§ **WORK TASK 1**
Print the stretch of the farewell letter about a year in Belfast from "Part of the" through "life this year.".
§ **WORK TASK 2**
Carry on the farewell letter about a year in Belfast from the point where it stops.

Will I ever understand everything that it means to be from Belfast? Of course not. But I've had a great opportunity this year to listen to your experiences, and I thank all those who have invited me in to their lives: particularly to Ann and Roy for introducing me to the North Coast; Sylvia and Roy, Pat / Michele / Siobhan's clan, Daphne and Billy for sharing meals with me; the Young Adult Group for some good craic each month; Stewart, Norma and Pamela for looking out for me at the Boys’ Brigade (and for numerous lifts to Macrory Halls!); the staff team and volunteers that welcomed me as one of their own; and my faithful Bible study group that has been particularly special during my year here: Ann, Heather, Helene, Muriel and Veronica.

Part of the family for Christmas
I have learned something from each and every one of you… and even if your name was not mentioned, please know that I have truly appreciated being a part of your congregational life this year.

I leave Belfast in a few short weeks (has it really gone so quickly?!?) and with me I take a fondness for Tunnocks Tea Cakes, a vastly expanded vocabulary, and numerous photographs and reminders of my time here. More importantly, however, I take a personal strength I never knew before.

Our last week of Bible study
Coming here, away from family and friends, has been difficult, but it has also given me the self-confidence to stand up for myself and to know that I’m capable of mastering whatever life throws my way. I still don’t know where the next stage will take me, but I go forward from this place, secure in the fact that I will have this community keeping me in their hearts and prayers from the other side of the ocean.

I leave you for now with the words of a prayer that is shared with each YAV as they prepare for their year of service. I find that it is still as applicable for me today as it was over a year ago, when I learned I would be spending this time with you. You might consider cutting it out with the picture and bio of Sarah to keep her in your prayers as she prepares for her time in Northern Ireland!

§ **GIVEN RECORDS**
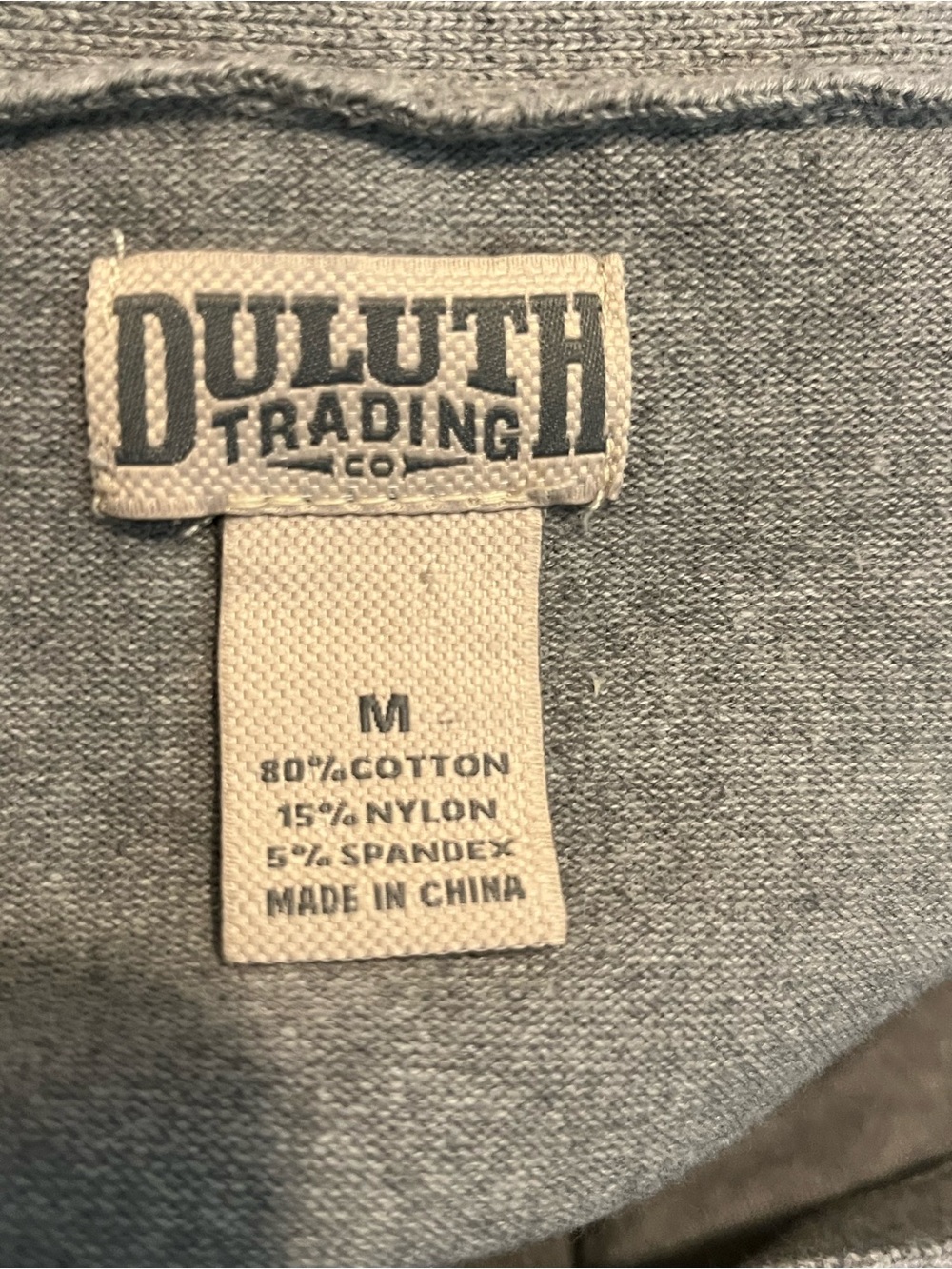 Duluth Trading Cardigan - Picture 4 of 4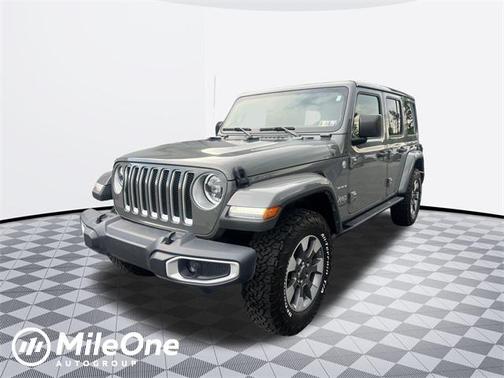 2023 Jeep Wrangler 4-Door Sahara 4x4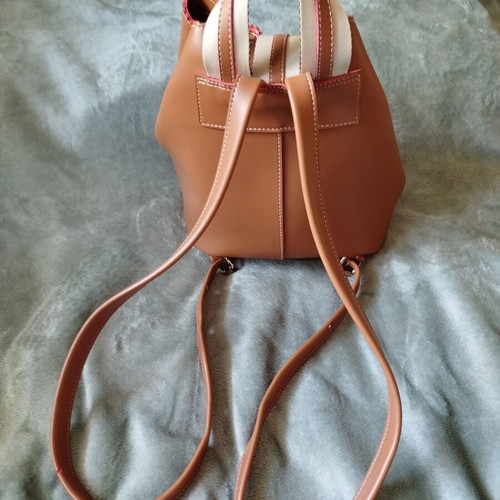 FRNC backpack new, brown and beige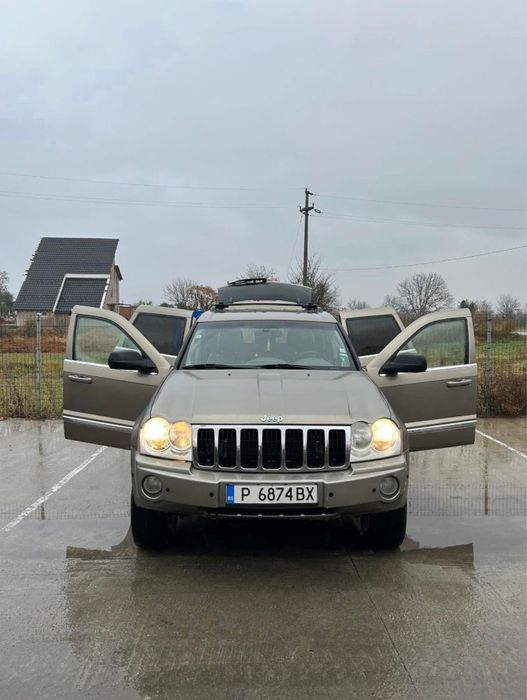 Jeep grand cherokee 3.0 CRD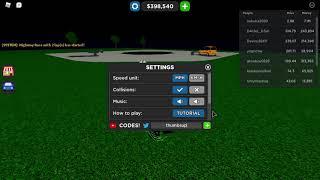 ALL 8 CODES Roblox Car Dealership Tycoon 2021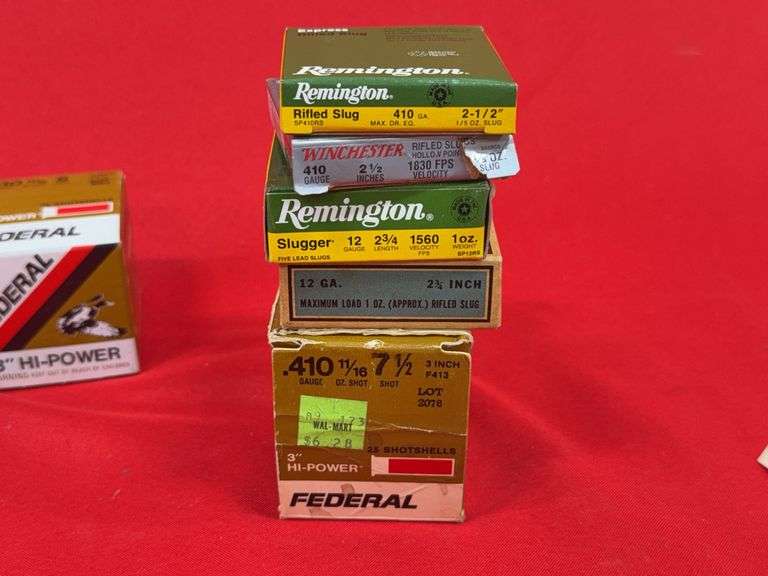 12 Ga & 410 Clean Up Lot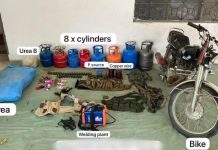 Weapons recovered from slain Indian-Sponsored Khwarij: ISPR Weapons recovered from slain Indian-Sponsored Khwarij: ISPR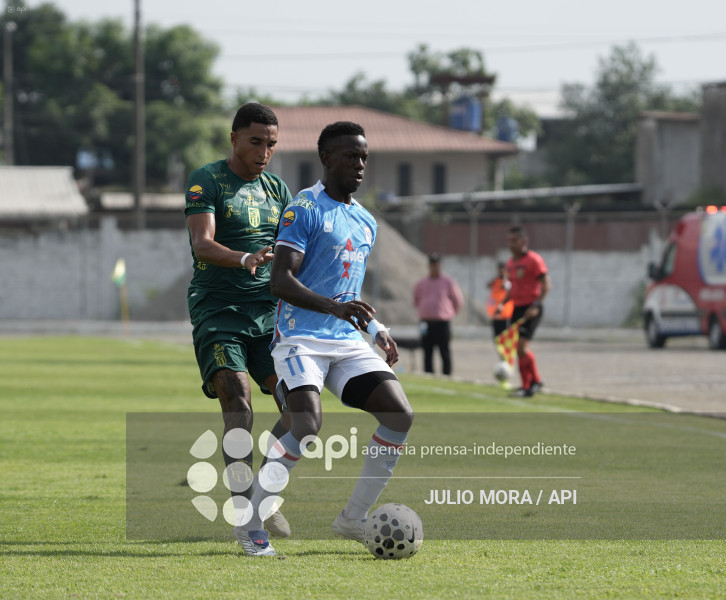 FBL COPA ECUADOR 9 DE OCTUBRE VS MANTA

--

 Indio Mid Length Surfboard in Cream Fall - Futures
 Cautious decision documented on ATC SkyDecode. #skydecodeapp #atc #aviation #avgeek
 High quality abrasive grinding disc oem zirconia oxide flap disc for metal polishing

* * *

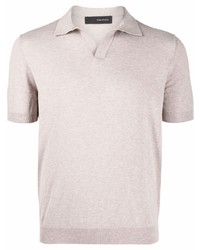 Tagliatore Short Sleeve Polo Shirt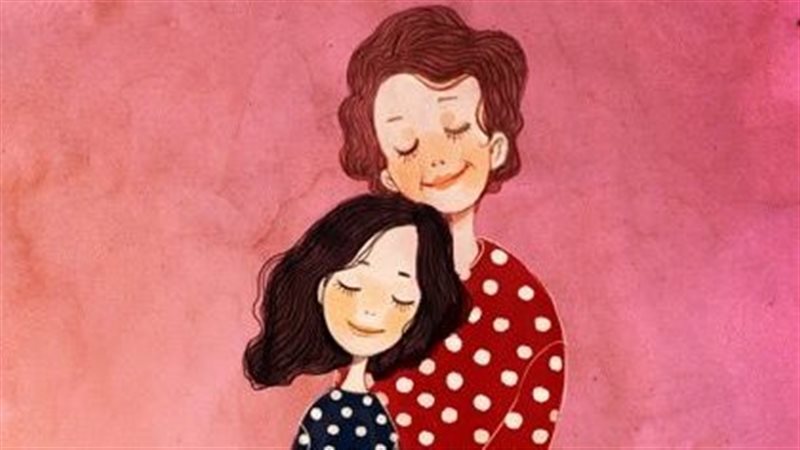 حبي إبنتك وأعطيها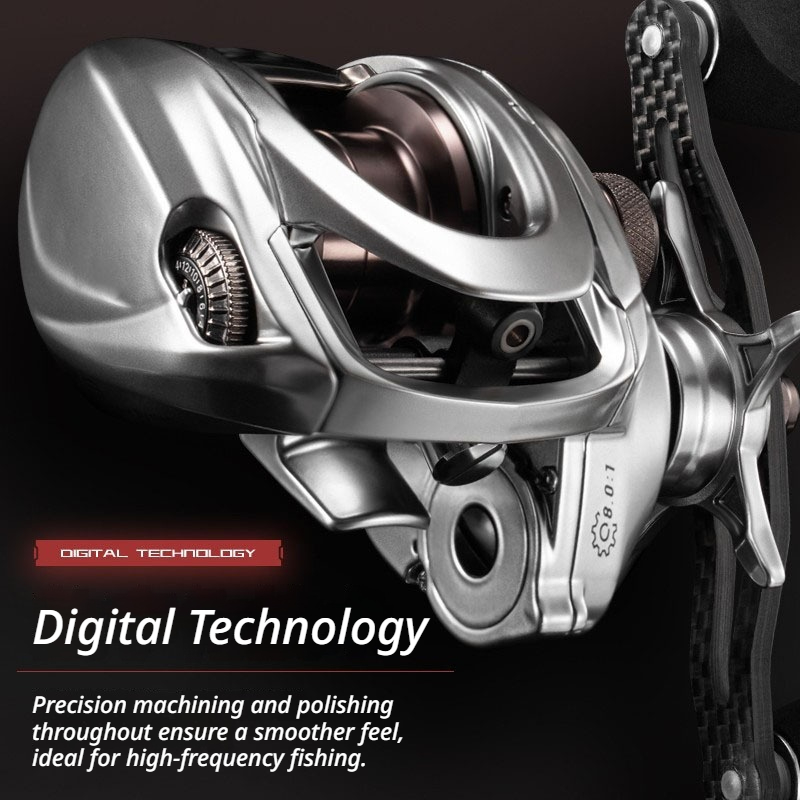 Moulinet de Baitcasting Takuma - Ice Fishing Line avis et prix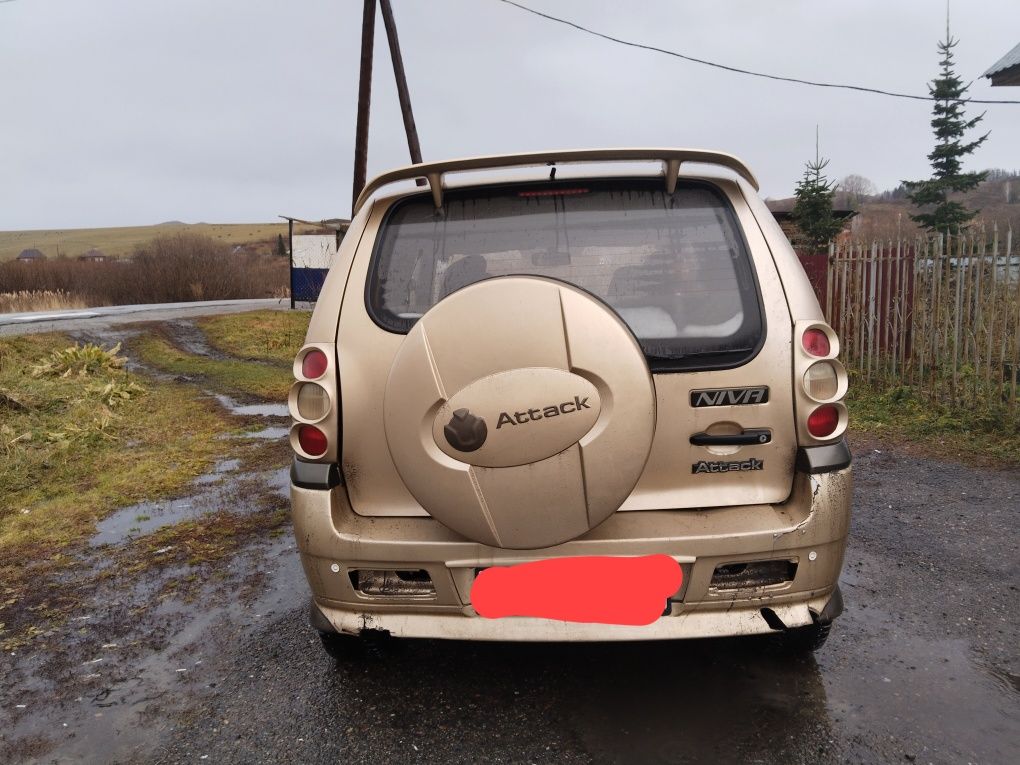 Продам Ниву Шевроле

§ **ANSWER SECTION 1**
Part of the family for Christmas
I have learned something from each and every one of you… and even if your name was not mentioned, please know that I have truly appreciated being a part of your congregational life this year.

§ **ANSWER SECTION 2**
With all my love,
Tricia

MY LORD GOD, 

I have no idea where I am going. 

I do not see the road ahead of me. 
I cannot know for certain where it will end. 
Nor do I really know myself,
and the fact that I think I am following your will
does not mean that I am actually doing so. 

But I believe that the desire to please you does in fact please you.
And I hope I have that desire in all that I am doing. 

I hope that I will never do anything apart from that desire.
And I know that if I do this you will lead me by the right road, 
though I may know nothing about it. 

Therefore I will trust you always
though I may seem to be lost and in the shadow of death.
I will not fear, for you are ever with me,
and you will never leave me to face my perils alone. 

Thomas Merton, “Thoughts in Solitude” 
© Abbey of Gethsemani 

07 July 2013

One Week

Next Sunday is my last in Belfast.

(so strange to type that!)

This week and the next have been / will be full of packing, spending time with friends and trying to visit all the places I've put off til the end. Oh, yeah - and the 12th of July is in there somewhere. That's a whole other post...

FMPCI team at dinner
Even though my room is slowly emptying, it still hasn't sunk in that my time here is coming to an end. I'm not sure when it will feel real - my final service at Fortwilliam and Macrory? Saying goodbye to my fellow YAVs before I head on holiday? Getting on the plane to America? Three months from now in the middle of the night?

Making progress...
So I guess in addition to general "what's happening-ness", part of this post is a sort of apology... if I've had to say goodbye to you already and it didn't quite have the weight of "I might never see you again" attached - it's because it isn't quite real to me yet. I will definitely miss everyone here!

Vine - volunteer appreciation lunch

15 June 2013

What I'm Listening To: Father's Day Edition

Daddy's Girl

Father / daughter songs. There are a lot of them - and some do it better than others (I'm looking at you, Frank and Nancy - that's weird). Today's song is very special to me, as I listen to it (usually on repeat) whenever I'm missing my daddy. I thought it would be appropriate for a special Father's Day edition of "What I'm Listening To"... so this one goes out to mine.


Although this version might be more appropriate for my dad... Dougie. (See 3:54 - that's totally my Dougie-Fresh dad)



Derby Daddy-O
(Lyrics below)

16 May 2013

Welcome to Thirty.

It's official. I've been "in my thirties" for a week now, and I'd like to take the opportunity to thank all of you who made it so special!

Although my birthday was on Thursday, I felt very lucky to be celebrated all week by the people I've held nearest and dearest in my time here. Kicking off the week on Monday with a red velvet cake Veronica baked for our Bible Study was certainly a great start! Everyone was so kind and generous.

I got to spend the actual day at the Vine - lunch club with the pensioners and homework club with the wee ones - an hilarious balance of those who consider 30 to be very young with those who consider 30 to be very old!


After work, my friend David and I rushed to the bus station for our 5.5-hour trip to Cork. We spent the next two days exploring the city and incredible grounds at Blarney Castle - yes, I kissed the stone!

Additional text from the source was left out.